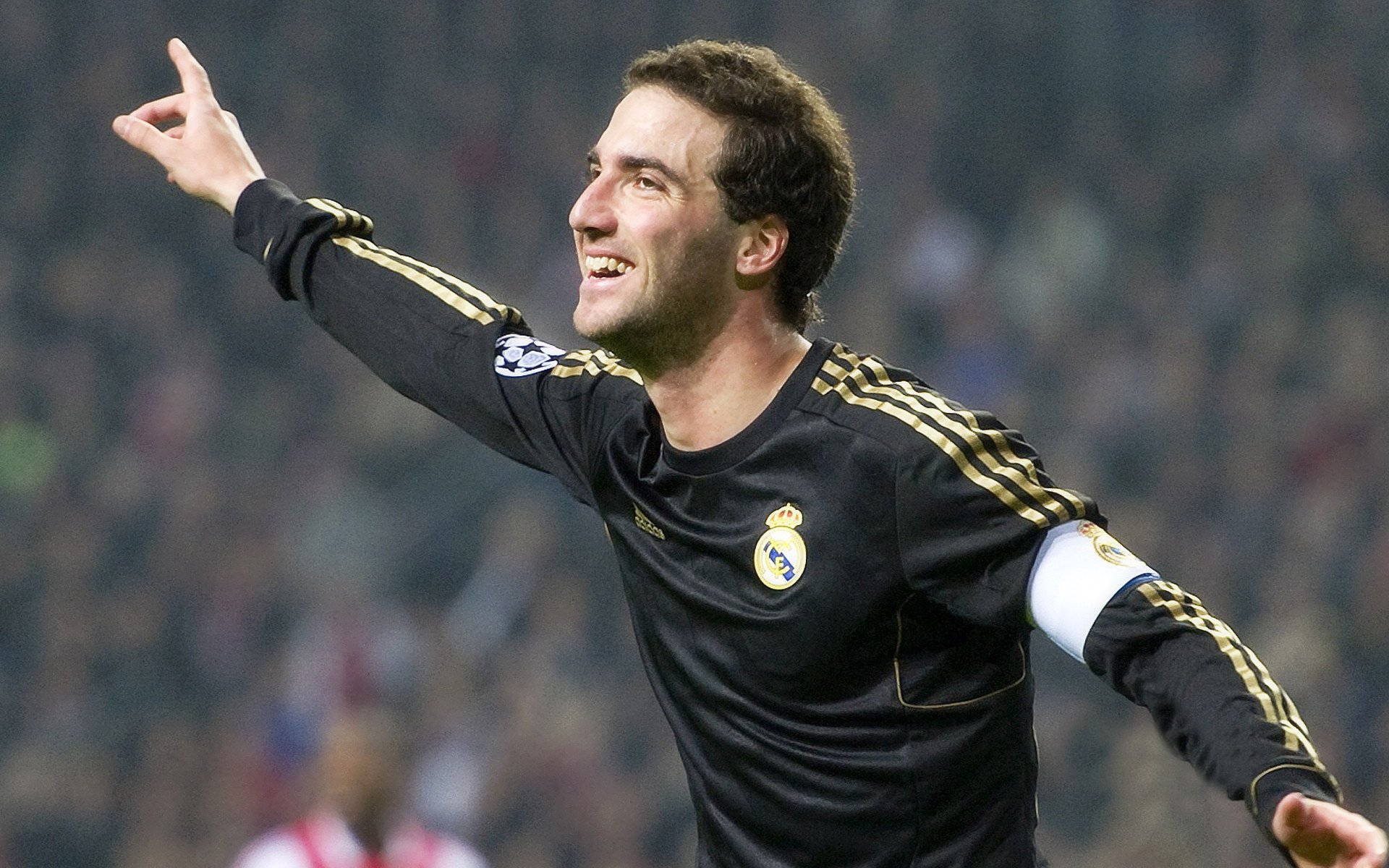 雷恩强势晋级摩洛哥，恩佐欧冠决赛接管比赛，当新星在最高舞台绽放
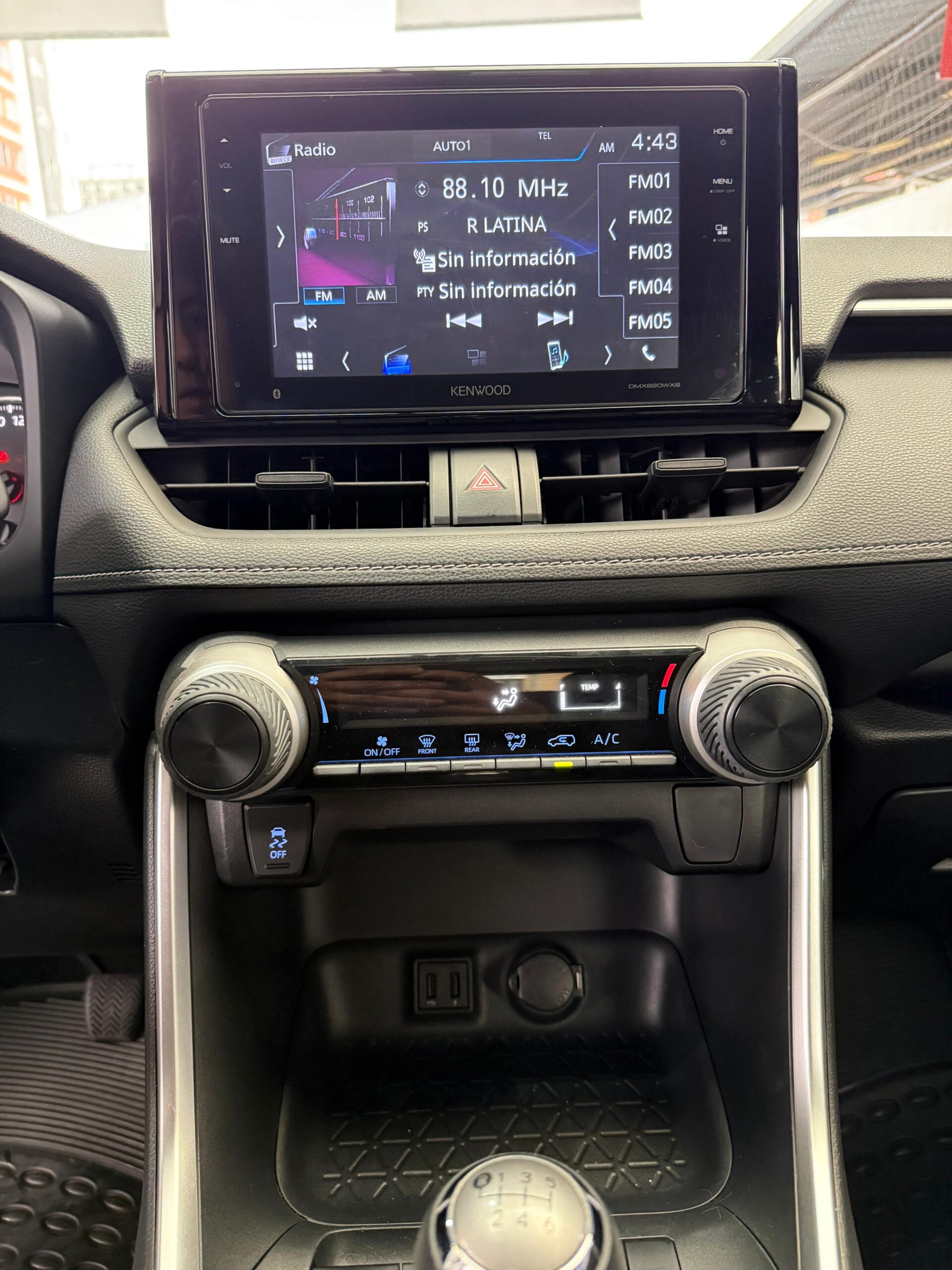 TOYOTA – RAV4 AC 2.0 4×2 TM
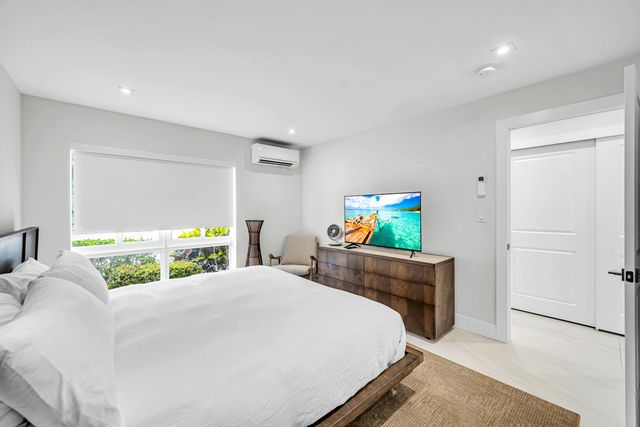 425 Bayshore Drive 15, Fort Lauderdale, FL 33304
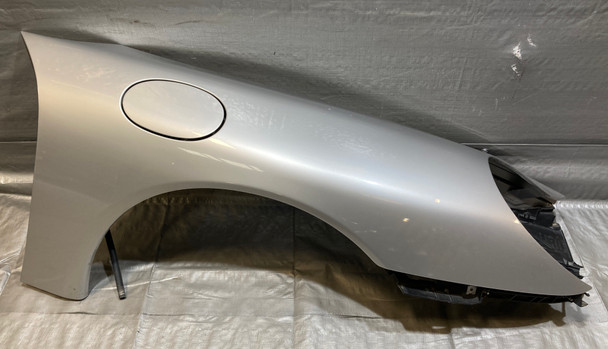 1997-2004 Porsche 986 Boxster / 99-01 996 911 Passenger Fender / Arctic Silver  BX067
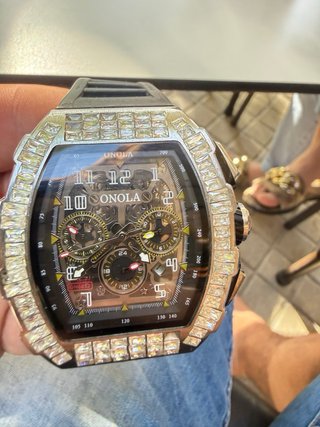 Reloj ONOLA con incrustaciones no original
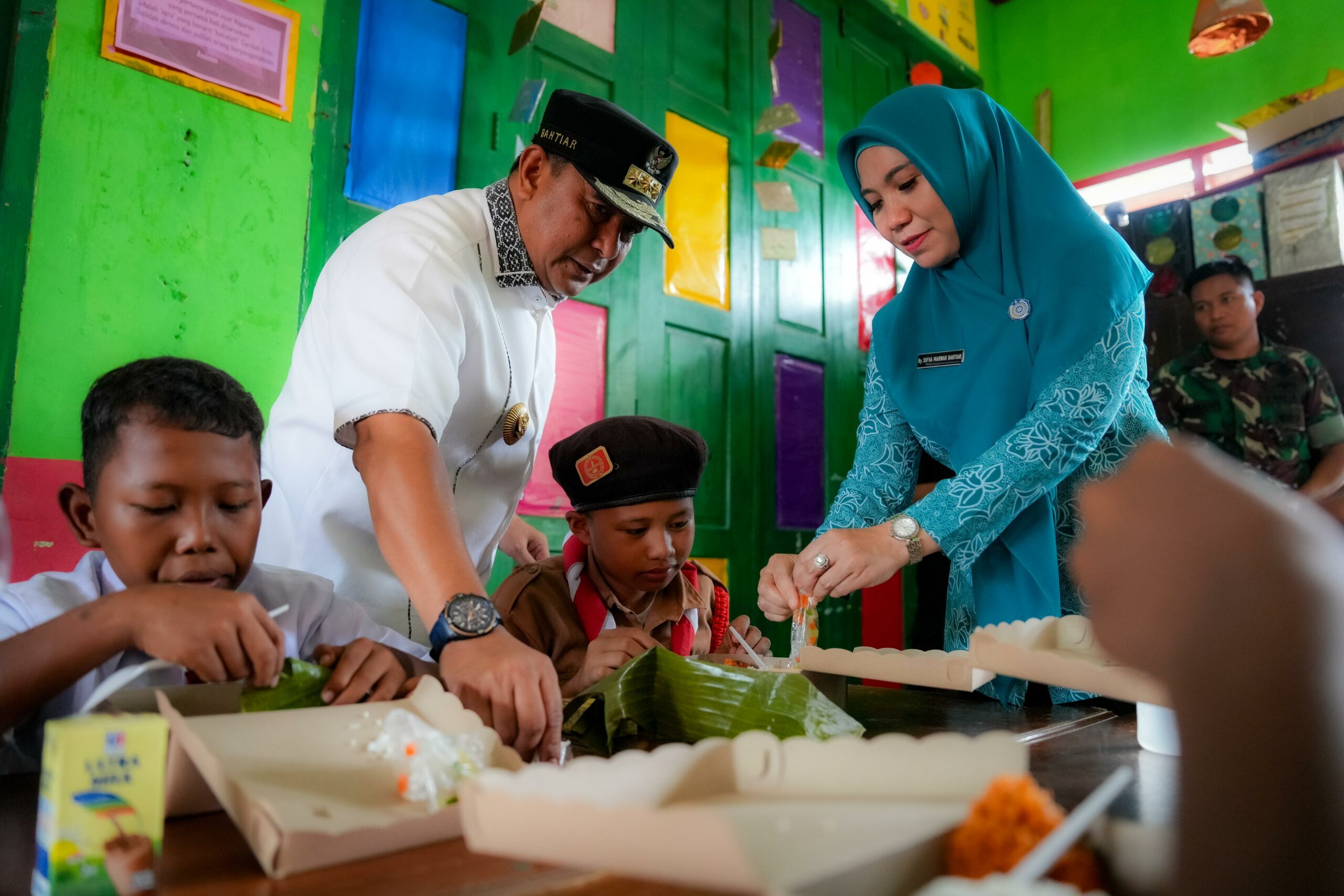 Pj Bahtiar Uji Coba Makan Bergizi Gratis di SD dan SMP Pasangkayu Sulbar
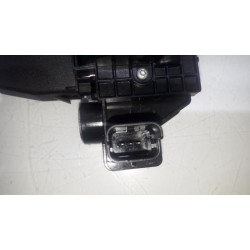 Peugeot - 208 - Tailgate lock mechanism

——

- ACTIVITY -
Put the stretch from the start of the material through the line that contains "Reloj ONOLA con incrustaciones no original" into a JSON list of strings, with one string per line and blank lines skipped. Leave the pictures out of the answer.

- THE COMPLETED TASK -
[
  " 雷恩强势晋级摩洛哥，恩佐欧冠决赛接管比赛，当新星在最高舞台绽放",
  " TOYOTA – RAV4 AC 2.0 4×2 TM",
  " 425 Bayshore Drive 15, Fort Lauderdale, FL 33304",
  " 1997-2004 Porsche 986 Boxster / 99-01 996 911 Passenger Fender / Arctic Silver  BX067",
  " Reloj ONOLA con incrustaciones no original"
]